EXTRACT:

____

Children who live in rural areas live in households whose parents or guardians are likely to be less educated, where the main activity is agriculture. The children are thus less likely to attend school, giving in to the endless cycle of poverty. Other factors of discrimination in the rural setting include unimproved source of water, unimproved sanitation, lacking information and communication device, lacking electricity, child labor, and nutrition. Those in the urban environment have also a better access to health. Girls in the urban environment also get married later on that girls in rural areas. The disparity can also be found in teenage pregnancies, but it is less accentuated.

Natural Disasters

There are also natural disasters which worsen the poverty situation in Mozambique. These hazards include floods (river, urban, coastal), extreme heat and wildfires, earthquakes, and water scarcity. During these times, Mozambique suffers greatly, with the loss of homes, the poorer quality of water, increasing individual poverty levels, and risks of diseases, food insecurity and nutrition crisis. Malaria, spread through water, spreads more easily during these times.

Recently, Mozambique has been affected by Cyclones Idai and Kenneth in 2019, and the floods in 2000, which has worsened the health conditions. UNICEF has worked in the region, improving the conditions of children, and providing vaccines, but the lack of a proper water supply is a continuous problem, which is worse in rural areas. Natural disasters have also worsened the already-poor human rights of many Mozambicans. Some survivors of Cyclone Idai in Mozambique were forced to have sex with community leaders in exchange for food, as reported by Human Rights Watch. The Mozambican government did not take the proper steps to punish this abuse.

Right to Health

Children, in Mozambique, are affected by malnutrition, malaria, cholera and diarrhea. Malaria is quite deadly, and it affects many children: 30 % of the mortality rate in children 7 years and below is attributed to malaria. HIV/AIDS is also affecting many people: with 1.5 million people affected in Mozambique. This situation is worsened in the rural areas, where access to hospitals and health care centers is reduced.

About 30 % of the population is not able to access health services, and only 50 % have access to an ‘acceptable’ level of health care. Throughout Mozambique, there are 3 doctors per 100 000 people, and the systems for tracking staff are weak. Of course, private health offers better health support, but it is only available to the wealthier part of society. The private hospitals are only available in certain cities. Mozambique’s government does not provide adequate services, and Mozambique often has to rely on external help, from other countries.

____

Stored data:
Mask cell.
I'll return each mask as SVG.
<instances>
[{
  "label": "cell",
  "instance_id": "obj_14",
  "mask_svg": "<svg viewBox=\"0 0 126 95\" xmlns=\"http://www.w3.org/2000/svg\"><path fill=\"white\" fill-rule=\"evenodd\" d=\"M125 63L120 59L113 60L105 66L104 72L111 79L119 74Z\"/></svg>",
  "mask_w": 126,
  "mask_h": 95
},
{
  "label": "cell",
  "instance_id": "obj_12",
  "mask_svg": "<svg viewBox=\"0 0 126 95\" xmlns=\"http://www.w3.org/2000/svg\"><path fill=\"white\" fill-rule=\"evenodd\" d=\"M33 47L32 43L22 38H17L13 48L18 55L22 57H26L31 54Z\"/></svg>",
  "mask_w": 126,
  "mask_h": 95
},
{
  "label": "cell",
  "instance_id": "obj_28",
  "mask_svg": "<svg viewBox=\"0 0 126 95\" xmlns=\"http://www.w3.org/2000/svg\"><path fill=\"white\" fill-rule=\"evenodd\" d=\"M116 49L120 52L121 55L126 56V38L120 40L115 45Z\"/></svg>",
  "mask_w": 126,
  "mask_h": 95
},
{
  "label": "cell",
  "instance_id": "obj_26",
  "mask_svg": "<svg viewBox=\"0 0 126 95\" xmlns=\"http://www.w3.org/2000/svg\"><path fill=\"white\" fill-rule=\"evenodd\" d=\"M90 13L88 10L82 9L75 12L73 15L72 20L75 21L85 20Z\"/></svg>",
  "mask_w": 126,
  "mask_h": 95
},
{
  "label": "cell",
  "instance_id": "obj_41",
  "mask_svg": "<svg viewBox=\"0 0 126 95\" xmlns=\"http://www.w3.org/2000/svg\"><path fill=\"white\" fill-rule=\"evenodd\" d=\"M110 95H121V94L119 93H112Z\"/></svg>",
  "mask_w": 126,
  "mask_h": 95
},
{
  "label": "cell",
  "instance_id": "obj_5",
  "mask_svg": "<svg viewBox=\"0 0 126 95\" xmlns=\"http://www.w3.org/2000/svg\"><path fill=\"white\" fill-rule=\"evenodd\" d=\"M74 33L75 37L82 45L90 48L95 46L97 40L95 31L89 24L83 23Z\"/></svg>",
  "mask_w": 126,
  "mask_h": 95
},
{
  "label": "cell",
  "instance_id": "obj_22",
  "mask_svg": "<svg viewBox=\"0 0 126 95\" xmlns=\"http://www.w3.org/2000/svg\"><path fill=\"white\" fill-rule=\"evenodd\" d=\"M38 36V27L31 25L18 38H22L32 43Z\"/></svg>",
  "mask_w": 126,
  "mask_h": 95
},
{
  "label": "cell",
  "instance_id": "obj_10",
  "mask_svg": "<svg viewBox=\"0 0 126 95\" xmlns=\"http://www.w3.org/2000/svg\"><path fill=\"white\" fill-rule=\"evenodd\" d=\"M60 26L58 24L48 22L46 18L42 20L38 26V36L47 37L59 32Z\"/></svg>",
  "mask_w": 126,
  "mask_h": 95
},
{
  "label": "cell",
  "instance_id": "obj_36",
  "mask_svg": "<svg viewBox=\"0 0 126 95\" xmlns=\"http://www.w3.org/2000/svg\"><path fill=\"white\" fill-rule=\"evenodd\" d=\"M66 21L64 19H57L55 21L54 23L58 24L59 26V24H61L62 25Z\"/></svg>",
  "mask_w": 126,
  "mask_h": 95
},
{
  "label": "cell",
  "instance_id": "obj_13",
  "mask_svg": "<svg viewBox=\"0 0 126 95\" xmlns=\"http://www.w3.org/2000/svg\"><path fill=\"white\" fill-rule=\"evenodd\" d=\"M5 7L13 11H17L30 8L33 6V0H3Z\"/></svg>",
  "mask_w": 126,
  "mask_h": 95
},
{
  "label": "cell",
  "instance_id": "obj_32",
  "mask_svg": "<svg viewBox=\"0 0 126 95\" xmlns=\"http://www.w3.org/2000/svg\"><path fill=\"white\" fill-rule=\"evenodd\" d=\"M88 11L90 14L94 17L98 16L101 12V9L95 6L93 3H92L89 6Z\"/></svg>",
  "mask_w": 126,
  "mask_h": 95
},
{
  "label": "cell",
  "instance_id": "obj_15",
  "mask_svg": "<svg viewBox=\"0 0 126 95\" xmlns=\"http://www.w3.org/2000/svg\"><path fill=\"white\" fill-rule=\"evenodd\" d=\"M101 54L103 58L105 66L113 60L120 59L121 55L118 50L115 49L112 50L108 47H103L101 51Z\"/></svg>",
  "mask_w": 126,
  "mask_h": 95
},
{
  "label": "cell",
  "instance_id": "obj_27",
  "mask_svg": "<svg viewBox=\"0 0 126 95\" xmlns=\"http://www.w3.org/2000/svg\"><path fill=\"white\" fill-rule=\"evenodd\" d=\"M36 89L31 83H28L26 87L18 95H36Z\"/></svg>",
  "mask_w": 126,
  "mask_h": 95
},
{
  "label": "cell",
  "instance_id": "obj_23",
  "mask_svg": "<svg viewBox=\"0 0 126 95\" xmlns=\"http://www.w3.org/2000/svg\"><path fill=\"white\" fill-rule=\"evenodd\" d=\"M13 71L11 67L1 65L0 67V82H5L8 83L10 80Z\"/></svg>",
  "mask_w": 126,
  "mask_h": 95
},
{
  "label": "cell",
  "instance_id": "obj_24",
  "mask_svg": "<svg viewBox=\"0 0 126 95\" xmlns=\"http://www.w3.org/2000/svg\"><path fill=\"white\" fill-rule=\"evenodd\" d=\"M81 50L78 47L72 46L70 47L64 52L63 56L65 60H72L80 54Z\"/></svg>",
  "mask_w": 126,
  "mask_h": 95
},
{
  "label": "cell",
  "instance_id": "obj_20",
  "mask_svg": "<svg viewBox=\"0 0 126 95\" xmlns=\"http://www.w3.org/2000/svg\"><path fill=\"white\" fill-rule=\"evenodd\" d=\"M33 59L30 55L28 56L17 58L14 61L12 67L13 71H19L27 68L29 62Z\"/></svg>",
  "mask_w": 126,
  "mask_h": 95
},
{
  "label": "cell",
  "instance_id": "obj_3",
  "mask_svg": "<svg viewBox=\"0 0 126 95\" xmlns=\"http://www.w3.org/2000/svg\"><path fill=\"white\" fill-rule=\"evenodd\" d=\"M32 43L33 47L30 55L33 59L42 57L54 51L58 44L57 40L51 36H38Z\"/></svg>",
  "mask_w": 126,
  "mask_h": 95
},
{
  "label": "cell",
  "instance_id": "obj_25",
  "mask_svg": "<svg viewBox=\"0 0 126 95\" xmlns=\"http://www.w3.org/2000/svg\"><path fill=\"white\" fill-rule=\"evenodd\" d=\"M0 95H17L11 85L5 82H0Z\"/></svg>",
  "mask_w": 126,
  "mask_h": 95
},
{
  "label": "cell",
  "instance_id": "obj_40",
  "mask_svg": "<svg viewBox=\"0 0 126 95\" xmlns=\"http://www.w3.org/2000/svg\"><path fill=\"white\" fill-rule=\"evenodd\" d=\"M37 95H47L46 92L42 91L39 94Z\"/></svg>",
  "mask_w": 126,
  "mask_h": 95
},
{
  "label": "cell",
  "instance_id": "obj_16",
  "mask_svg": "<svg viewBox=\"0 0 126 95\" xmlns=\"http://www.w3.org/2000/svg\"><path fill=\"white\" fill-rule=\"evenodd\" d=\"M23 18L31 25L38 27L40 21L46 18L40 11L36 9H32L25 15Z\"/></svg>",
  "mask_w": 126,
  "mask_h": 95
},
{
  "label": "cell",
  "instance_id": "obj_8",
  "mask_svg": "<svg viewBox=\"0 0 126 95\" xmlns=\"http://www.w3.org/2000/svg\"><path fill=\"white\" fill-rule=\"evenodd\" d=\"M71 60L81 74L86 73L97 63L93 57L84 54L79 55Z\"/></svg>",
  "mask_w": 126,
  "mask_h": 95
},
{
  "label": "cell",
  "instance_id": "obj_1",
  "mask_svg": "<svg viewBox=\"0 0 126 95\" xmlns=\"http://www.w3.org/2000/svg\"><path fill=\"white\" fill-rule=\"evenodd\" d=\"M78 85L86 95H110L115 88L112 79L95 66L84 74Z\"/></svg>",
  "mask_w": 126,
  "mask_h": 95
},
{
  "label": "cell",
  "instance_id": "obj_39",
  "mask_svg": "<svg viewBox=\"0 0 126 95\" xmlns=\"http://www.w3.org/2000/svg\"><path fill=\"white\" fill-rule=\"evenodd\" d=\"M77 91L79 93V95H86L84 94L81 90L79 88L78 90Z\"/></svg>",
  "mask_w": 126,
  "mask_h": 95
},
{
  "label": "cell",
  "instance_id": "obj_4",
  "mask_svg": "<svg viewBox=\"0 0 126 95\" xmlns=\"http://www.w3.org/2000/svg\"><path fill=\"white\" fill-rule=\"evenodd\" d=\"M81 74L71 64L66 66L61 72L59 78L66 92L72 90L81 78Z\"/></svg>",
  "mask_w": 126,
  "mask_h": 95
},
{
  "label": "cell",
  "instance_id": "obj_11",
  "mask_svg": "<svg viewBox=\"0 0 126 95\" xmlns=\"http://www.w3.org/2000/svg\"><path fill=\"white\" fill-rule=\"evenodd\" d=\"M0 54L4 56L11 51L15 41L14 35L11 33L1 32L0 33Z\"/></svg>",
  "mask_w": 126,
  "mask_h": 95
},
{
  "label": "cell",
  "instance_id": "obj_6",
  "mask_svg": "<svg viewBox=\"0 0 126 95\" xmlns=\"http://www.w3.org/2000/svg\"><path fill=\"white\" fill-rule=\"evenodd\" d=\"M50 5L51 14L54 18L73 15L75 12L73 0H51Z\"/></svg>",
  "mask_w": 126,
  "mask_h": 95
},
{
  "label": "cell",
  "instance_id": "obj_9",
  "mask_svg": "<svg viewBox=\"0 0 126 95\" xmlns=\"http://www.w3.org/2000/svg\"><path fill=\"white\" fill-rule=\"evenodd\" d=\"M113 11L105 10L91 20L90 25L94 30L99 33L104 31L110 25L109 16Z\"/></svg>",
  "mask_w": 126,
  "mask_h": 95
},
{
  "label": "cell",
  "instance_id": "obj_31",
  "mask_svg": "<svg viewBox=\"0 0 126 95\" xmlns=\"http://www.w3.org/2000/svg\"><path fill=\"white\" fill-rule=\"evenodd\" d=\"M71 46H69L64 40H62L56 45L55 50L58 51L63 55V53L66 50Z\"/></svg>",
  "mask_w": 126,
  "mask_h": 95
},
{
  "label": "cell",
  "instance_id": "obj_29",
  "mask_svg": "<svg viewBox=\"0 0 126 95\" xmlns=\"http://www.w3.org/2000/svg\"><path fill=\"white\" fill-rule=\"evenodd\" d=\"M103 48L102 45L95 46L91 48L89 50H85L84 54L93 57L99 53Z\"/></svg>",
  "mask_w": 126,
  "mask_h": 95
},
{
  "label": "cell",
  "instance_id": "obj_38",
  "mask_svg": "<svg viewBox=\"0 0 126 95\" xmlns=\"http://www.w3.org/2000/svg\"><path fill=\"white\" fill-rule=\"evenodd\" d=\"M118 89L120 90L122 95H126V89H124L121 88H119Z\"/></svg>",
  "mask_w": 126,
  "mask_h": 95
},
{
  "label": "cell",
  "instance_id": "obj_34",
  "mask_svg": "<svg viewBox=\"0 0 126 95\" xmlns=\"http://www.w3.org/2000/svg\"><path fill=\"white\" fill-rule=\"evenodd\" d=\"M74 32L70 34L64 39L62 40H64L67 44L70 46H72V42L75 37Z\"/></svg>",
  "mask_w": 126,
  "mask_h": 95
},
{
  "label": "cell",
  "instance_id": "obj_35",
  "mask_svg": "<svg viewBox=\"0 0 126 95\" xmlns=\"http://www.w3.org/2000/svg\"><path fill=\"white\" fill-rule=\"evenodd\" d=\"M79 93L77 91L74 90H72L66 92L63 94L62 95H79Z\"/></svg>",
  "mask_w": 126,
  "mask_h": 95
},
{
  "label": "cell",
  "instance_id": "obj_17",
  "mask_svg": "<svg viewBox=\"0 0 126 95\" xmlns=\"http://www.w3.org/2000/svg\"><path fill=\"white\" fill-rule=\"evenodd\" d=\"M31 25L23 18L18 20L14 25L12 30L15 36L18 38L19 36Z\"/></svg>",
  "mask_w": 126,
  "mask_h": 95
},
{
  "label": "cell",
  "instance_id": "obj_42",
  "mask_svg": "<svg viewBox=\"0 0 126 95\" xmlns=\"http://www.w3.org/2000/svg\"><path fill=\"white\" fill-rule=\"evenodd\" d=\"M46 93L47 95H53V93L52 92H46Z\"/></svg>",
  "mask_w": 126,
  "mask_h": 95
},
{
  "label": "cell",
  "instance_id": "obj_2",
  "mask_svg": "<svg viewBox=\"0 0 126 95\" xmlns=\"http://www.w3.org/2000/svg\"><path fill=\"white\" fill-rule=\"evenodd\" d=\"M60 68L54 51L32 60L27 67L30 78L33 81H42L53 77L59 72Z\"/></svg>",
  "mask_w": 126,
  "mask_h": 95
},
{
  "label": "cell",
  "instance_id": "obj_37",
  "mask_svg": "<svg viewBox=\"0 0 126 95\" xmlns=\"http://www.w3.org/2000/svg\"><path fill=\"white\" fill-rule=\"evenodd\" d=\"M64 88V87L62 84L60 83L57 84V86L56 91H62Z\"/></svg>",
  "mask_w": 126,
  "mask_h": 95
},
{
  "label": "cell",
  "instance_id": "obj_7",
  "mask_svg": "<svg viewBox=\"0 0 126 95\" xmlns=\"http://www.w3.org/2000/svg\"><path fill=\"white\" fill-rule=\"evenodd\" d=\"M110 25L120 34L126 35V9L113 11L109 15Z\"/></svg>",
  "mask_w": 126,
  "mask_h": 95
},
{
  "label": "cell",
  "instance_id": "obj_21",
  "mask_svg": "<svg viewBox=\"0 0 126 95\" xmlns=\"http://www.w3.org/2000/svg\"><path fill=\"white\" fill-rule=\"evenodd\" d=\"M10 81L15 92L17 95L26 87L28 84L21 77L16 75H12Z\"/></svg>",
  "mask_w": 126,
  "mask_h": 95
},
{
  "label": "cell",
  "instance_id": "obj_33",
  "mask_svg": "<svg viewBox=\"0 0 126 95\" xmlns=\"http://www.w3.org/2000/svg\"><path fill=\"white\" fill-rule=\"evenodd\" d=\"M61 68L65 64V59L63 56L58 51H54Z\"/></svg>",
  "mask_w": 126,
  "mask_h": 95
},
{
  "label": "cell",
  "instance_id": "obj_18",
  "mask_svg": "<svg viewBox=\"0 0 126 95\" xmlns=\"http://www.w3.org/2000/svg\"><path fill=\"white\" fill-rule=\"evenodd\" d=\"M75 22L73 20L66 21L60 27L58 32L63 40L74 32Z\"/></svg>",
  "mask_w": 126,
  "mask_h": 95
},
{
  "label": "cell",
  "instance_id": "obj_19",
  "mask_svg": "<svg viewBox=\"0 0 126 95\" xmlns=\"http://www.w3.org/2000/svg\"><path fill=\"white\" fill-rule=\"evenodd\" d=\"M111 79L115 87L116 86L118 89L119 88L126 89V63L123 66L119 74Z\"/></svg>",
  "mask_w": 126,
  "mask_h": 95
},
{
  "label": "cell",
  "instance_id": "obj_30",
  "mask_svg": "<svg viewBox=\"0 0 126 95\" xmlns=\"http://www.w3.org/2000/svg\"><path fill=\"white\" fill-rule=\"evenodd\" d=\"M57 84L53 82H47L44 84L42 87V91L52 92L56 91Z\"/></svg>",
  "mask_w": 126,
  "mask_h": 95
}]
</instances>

____

APPLY WHAT YOU READ:
[A] According to the passage on Mozambique, how many doctors are there per 100 000 people across the country?
[B] Retype the passage on Mozambique from "There are also" up to and including "during these times.".

RESPONSE LIST:
[A] There are 3 doctors per 100 000 people.

[B]
There are also natural disasters which worsen the poverty situation in Mozambique. These hazards include floods (river, urban, coastal), extreme heat and wildfires, earthquakes, and water scarcity. During these times, Mozambique suffers greatly, with the loss of homes, the poorer quality of water, increasing individual poverty levels, and risks of diseases, food insecurity and nutrition crisis. Malaria, spread through water, spreads more easily during these times.